In recente uitspraken zijn de rechtbanken voortgegaan met het verbieden van het informeren van jury’s over jury tenietdoening. In een uitspraak van het Fourth Circuit uit 1969, U.S. v. Moylan, 417 F.2d 1002 (4th Cir.1969), bevestigde het Hof het concept van jury-nullificatie, maar handhaafde het de bevoegdheid van een rechtbank om te weigeren een instructie van die strekking aan de jury toe te staan. In 1972, in United States v. Dougherty, 473 F.2d 1113, deed de United States Court of Appeals for the District of Columbia Circuit een soortgelijke uitspraak als Moylan, waarin de feitelijke macht van een jury om de wet te vernietigen werd bevestigd, maar de weigering van de verdediging om de jury instructies te geven over de macht om de wet te vernietigen, werd gehandhaafd.
In 1988, bevestigde de Sixth Circuit een jury-instructie: “Er bestaat niet zoiets als geldige jury tenietdoening.” In United States v. Thomas (1997) oordeelde de Second Circuit dat juryleden kunnen worden verwijderd als er bewijs is dat zij van plan zijn de wet teniet te doen. Het Hooggerechtshof heeft zich recentelijk niet geconfronteerd met de kwestie van jury nullification.

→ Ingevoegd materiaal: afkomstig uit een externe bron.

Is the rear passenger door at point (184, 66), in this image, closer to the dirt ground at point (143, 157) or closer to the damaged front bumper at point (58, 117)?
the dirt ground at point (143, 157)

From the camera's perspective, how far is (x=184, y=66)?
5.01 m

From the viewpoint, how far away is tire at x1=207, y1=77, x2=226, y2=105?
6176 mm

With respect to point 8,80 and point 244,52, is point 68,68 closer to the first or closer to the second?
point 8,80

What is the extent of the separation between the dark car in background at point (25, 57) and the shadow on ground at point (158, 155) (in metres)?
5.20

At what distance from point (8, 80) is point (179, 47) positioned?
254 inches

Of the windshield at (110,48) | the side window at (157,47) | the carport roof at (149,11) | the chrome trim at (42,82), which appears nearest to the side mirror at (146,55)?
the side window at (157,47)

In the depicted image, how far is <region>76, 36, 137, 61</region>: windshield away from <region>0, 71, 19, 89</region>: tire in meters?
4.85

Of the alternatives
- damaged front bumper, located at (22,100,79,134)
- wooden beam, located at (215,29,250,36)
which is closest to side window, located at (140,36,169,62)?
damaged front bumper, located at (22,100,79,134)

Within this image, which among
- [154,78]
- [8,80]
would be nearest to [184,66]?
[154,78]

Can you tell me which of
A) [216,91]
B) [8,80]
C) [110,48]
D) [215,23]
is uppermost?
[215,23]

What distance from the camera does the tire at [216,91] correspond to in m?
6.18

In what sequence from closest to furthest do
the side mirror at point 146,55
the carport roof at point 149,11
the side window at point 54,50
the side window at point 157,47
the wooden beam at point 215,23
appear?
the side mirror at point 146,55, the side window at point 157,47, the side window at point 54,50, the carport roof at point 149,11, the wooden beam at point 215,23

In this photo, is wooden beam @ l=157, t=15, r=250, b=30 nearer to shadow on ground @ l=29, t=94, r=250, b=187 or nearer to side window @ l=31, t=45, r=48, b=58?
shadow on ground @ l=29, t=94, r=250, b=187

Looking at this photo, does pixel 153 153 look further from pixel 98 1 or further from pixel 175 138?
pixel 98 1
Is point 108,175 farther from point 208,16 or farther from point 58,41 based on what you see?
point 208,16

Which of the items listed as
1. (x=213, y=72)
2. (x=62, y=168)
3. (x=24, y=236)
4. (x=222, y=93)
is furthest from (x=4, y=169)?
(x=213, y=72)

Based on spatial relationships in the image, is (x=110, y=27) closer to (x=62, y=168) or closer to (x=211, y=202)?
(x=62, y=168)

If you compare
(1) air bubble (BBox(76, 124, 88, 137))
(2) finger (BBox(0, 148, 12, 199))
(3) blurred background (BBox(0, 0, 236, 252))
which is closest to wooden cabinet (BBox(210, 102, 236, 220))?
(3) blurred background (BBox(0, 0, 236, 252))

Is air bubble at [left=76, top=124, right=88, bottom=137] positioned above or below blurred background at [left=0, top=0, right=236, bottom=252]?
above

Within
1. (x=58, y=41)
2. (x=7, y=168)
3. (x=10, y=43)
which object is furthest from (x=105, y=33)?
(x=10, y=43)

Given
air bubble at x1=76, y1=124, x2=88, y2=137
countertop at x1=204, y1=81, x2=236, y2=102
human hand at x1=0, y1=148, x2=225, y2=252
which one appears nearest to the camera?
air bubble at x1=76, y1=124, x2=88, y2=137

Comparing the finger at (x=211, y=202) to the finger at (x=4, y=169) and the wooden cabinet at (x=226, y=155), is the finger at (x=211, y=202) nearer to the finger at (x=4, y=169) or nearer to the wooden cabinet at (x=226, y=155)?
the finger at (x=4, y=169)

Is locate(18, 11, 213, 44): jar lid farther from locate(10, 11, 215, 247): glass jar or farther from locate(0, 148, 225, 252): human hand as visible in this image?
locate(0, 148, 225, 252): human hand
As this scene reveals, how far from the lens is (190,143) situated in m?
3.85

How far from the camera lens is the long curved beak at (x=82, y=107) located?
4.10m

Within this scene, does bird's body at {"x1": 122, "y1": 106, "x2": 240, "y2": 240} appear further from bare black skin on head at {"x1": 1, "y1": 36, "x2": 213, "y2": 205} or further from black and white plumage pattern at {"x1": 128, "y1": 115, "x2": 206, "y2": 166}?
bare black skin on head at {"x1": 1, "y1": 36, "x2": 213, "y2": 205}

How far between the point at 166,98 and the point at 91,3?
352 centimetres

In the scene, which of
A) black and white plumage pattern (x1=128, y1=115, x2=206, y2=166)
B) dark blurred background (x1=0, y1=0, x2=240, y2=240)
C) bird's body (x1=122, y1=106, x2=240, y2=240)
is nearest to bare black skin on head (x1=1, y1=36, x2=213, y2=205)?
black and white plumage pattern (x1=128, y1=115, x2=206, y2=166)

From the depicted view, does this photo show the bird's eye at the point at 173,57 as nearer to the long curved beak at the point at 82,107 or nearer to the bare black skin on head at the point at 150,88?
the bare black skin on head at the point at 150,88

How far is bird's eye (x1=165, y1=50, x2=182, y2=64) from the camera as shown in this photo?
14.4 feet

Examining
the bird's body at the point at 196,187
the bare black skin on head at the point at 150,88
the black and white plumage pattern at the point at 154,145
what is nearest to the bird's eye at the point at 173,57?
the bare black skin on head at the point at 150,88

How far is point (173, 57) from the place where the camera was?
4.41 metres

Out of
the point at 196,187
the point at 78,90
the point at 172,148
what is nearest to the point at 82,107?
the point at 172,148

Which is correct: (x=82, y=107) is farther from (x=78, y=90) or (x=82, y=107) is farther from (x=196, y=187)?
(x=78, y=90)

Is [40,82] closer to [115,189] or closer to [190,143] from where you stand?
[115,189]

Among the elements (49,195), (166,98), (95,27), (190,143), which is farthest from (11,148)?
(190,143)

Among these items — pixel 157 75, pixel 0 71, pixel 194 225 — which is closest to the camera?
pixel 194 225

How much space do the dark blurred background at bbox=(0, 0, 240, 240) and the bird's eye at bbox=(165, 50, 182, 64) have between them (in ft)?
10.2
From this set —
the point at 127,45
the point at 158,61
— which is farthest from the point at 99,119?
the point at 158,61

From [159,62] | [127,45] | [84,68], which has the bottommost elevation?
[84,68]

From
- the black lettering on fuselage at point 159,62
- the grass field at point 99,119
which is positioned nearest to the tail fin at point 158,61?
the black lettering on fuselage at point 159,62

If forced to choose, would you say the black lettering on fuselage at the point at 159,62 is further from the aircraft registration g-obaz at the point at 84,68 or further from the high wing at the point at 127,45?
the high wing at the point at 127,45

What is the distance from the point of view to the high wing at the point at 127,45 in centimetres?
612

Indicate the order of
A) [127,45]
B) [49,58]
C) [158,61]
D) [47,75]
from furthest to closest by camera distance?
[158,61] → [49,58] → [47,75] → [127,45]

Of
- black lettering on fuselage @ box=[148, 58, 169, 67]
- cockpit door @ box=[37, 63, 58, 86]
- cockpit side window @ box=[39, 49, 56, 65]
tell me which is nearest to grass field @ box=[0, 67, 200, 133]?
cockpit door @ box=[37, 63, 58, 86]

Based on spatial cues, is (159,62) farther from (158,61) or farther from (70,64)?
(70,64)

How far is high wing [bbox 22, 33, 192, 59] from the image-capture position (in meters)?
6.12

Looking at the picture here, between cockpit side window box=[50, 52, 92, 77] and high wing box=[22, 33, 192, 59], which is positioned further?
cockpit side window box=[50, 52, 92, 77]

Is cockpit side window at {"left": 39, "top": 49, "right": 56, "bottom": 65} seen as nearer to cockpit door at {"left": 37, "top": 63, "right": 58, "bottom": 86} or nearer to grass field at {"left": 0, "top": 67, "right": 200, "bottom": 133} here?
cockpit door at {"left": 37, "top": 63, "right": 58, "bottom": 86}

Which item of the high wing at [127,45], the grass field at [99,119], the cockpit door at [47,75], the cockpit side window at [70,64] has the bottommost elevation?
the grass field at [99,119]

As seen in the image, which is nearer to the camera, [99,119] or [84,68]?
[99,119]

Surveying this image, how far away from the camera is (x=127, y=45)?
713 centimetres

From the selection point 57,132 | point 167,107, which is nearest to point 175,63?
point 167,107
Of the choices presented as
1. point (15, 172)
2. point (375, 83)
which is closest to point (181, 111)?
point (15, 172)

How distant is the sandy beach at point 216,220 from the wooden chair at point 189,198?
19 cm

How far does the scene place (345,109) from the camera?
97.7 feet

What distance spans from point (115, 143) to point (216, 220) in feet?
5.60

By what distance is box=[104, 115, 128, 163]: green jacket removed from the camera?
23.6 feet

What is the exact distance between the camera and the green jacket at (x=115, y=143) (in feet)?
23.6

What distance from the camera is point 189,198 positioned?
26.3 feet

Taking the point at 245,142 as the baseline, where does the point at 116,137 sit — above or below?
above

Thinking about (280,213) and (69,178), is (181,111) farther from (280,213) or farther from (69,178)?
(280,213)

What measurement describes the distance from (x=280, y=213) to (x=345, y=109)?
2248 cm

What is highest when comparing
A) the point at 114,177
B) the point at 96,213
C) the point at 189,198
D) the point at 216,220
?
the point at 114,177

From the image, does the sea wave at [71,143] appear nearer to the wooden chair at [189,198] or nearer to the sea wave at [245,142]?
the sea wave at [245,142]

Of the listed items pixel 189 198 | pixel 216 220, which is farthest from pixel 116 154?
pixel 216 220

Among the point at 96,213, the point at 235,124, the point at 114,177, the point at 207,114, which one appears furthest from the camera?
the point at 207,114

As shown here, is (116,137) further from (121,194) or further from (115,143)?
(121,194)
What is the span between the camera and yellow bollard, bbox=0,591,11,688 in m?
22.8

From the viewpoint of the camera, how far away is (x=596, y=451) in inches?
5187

In 2017 handhaafde de Ninth Circuit de eerste drie zinnen van de jury-instructie en verwierp de tweede helft. De juryinstructies waren “U kunt uw gevoel voor rechtvaardigheid, wat dat ook moge betekenen, niet in de plaats stellen van uw plicht om de wet te volgen, of u het er nu mee eens bent of niet. Het is niet aan u om te bepalen of de wet rechtvaardig of onrechtvaardig is. Dat kan niet uw taak zijn. Er bestaat niet zoiets als geldige jury-nullificatie. U zou uw eed en de wet schenden als u opzettelijk een vonnis zou vellen dat in strijd is met de wet die u in deze zaak is gegeven.” Het Ninth Circuit achtte deze instructie echter een onschuldige fout en bevestigde de veroordeling.
StaatswettenEdit
In 2002 verwierpen de kiezers in South Dakota met een marge van 78% een grondwetswijziging van de staat om strafrechtadvocaten toe te staan te pleiten voor jurynihilstelling.
Op 18 juni 2012 nam New Hampshire een wet aan die advocaten expliciet toestond jury’s te informeren over jurynihilstelling. Op 24 oktober 2014 heeft het Hooggerechtshof van New Hampshire de wet effectief tenietgedaan, door te stellen dat de bewoordingen van de wet niet toestaan dat verdedigingsadvocaten jury’s vertellen dat ze een wet kunnen “tenietdoen”.
De grondwet van Indiana staat tenietdoening toe, maar vereist niet dat de jury over dit recht wordt geïnformeerd: “In all criminal cases whatever, the jury shall have the right to determine the law and the facts”.